On Friday, April 8, St. Olaf hosted a lecture by Jack Boss, a visiting professor of Music Theory and Composition from the University of Oregon, entitled An Analysis of Queen’s “Bohemian Rhapsody.”
The event started at 7 p.m. with Boss playing the Bohemian Rhapsody music video in its entirety. Despite being an academic lecture, the room was full of the toe-tapping and restrained head banging of attendees who couldn’t help but be infected with the rhythm and vitality of Queen’s iconic hit.
From there, Boss began by explaining that this song had an immense impact on him when it was released in 1975. Though, being only in high school, he said he could not put a finger on it then what exactly it is was that drew him to Bohemian Rhapsody. He claimed that after 40 years he finally had nailed down why it was he liked listening to it and hoped by the end of the lecture that the audience would know why too.
The first aspect of the song that he analyzed was the lyrics. He gave a compelling reading of them, saying that the famous line “Mama, just killed a man” was not describing someone confessing to his mother about committing murder, but in fact was describing Freddie Mercury, the lead singer of Queen, coming out to his girlfriend, Mary Austin, and killing the idea that he was just a heterosexual man.
Boss further expounded upon this reading when he pointed out that the song’s defiant tone with lines like “so you think you can stone me and spit in my eye?” and repetition of “nothing really matters to me” indicates the character in the song’s desire to transcend oppression and legitimize the gay experience.
The second, and longer, section of the lecture was an analysis of the theory behind the song. While Boss at some instances did link how what the music was doing complimented the overall message he was arguing Bohemian Rhapsody conveyed, for the most part he merely went through and explained what the music was doing in terms of music theory.

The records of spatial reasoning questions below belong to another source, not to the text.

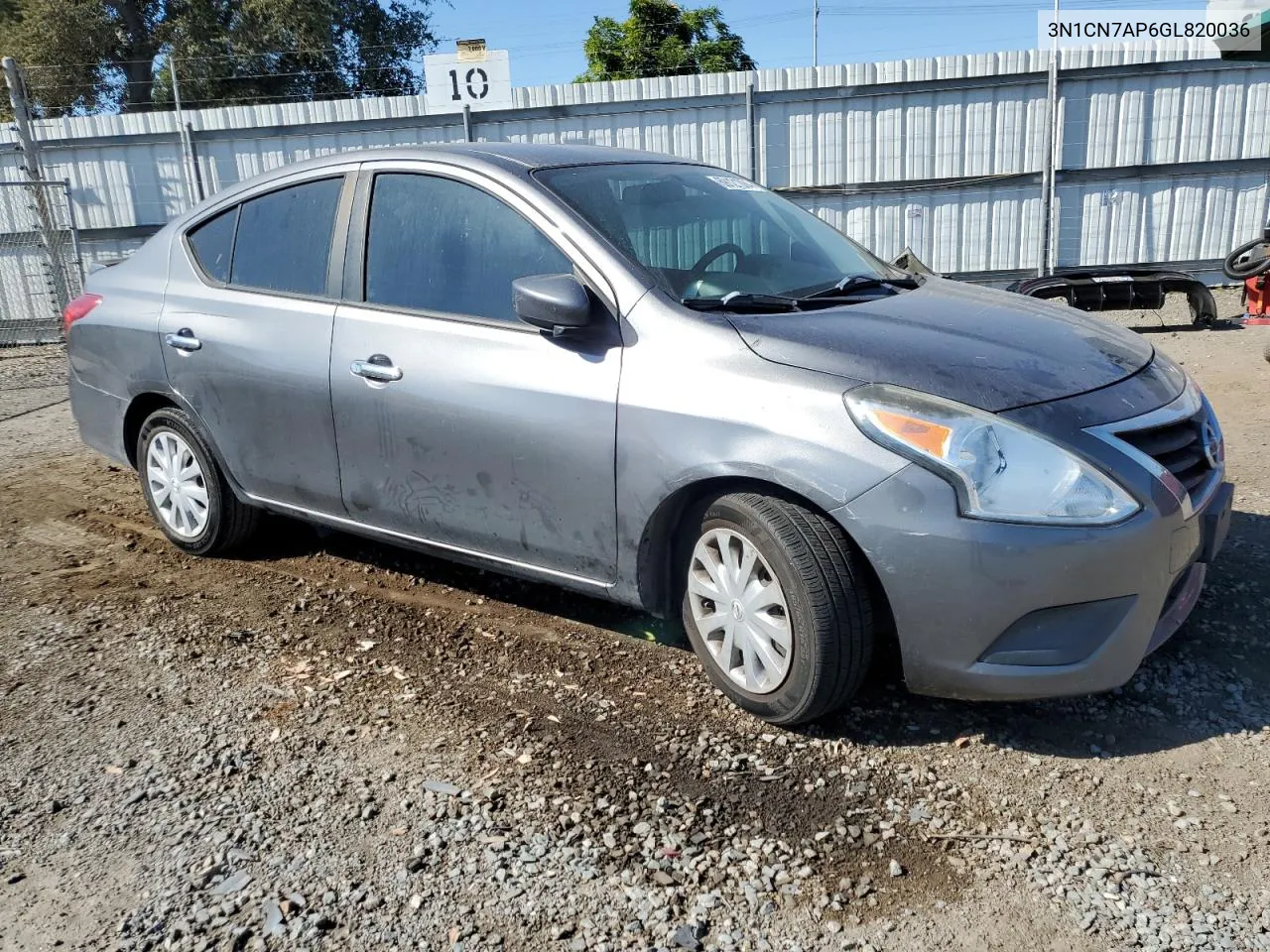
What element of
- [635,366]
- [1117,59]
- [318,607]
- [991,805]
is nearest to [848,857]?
[991,805]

This part of the talk was much less accessible for the casual music lover who may have been in attendance. Boss did cover the basics like discussing the chord progressions and key changes that those with any music theory would have understood, but any non-music majors would have become very confused once he jumped into discussing how this rock song loosely mimicked sonata form and how to understand the structure of Bohemian Rhapsody using Neo-Riemannian theory.
Unlike his fascinating explanation of the lyrics, it was hard to find an underlying theme or point to this part of the talk. Part of this may have been the complexity of the theory he was delving into, but even so it would have been nice to see more of how that contributed to the song as a whole, whether aesthetically or in terms of how it conveyed the message.
In the end though, Boss was able to share with his audience what he loved most about this rock song: the multiple layers of meaning in the lyrics and the complexity of its form.
Though many of those at the lecture will walk away to return to thinking of Bohemian Rhapsody as an eccentric, unique product of the hard rock genre and continue to use it as a preferred song to sing in the shower, doing all of the voices à la Wayne’s World, they certainly will have gained a new appreciation for the song and a recongition that there is more to it than meets the eye.